> Problem to solve
Your task is to quote the records from their first line through the line containing "United States, site archbold_FL-25.", with nothing added or left out.

Data records:
=== Begin Enclosure ===
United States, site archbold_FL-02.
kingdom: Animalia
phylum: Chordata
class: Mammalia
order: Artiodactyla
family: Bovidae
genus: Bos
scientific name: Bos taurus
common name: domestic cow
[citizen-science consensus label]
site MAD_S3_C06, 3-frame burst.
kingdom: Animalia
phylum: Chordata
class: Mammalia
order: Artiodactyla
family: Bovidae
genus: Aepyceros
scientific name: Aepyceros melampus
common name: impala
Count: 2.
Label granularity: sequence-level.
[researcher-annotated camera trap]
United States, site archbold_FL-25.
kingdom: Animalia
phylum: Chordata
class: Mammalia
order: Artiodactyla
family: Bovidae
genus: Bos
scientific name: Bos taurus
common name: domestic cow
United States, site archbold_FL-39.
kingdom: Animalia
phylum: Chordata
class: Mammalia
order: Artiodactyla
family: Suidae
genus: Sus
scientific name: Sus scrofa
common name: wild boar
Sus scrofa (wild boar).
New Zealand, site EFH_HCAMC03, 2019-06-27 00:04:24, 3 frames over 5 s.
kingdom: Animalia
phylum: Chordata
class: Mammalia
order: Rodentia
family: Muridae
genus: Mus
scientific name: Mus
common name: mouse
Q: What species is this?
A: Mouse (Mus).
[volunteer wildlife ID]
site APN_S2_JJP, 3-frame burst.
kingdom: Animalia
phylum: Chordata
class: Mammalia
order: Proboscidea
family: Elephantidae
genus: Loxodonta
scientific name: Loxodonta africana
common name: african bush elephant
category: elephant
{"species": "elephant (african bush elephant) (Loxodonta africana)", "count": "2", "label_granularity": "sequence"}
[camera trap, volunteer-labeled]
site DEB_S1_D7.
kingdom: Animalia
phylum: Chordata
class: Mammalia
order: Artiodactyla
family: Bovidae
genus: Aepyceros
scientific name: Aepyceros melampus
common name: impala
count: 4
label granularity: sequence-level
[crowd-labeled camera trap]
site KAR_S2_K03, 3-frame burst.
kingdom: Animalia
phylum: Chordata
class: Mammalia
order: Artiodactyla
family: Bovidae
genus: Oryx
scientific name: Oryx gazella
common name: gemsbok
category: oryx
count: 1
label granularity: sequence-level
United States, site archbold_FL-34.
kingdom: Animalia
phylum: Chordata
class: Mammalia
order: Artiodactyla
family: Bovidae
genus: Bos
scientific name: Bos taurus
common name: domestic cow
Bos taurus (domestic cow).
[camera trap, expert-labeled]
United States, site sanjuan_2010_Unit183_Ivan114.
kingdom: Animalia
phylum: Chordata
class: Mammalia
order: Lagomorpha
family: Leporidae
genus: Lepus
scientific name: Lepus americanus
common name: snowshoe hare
=== End Enclosure ===
> Your response
United States, site archbold_FL-02.
kingdom: Animalia
phylum: Chordata
class: Mammalia
order: Artiodactyla
family: Bovidae
genus: Bos
scientific name: Bos taurus
common name: domestic cow
[citizen-science consensus label]
site MAD_S3_C06, 3-frame burst.
kingdom: Animalia
phylum: Chordata
class: Mammalia
order: Artiodactyla
family: Bovidae
genus: Aepyceros
scientific name: Aepyceros melampus
common name: impala
Count: 2.
Label granularity: sequence-level.
[researcher-annotated camera trap]
United States, site archbold_FL-25.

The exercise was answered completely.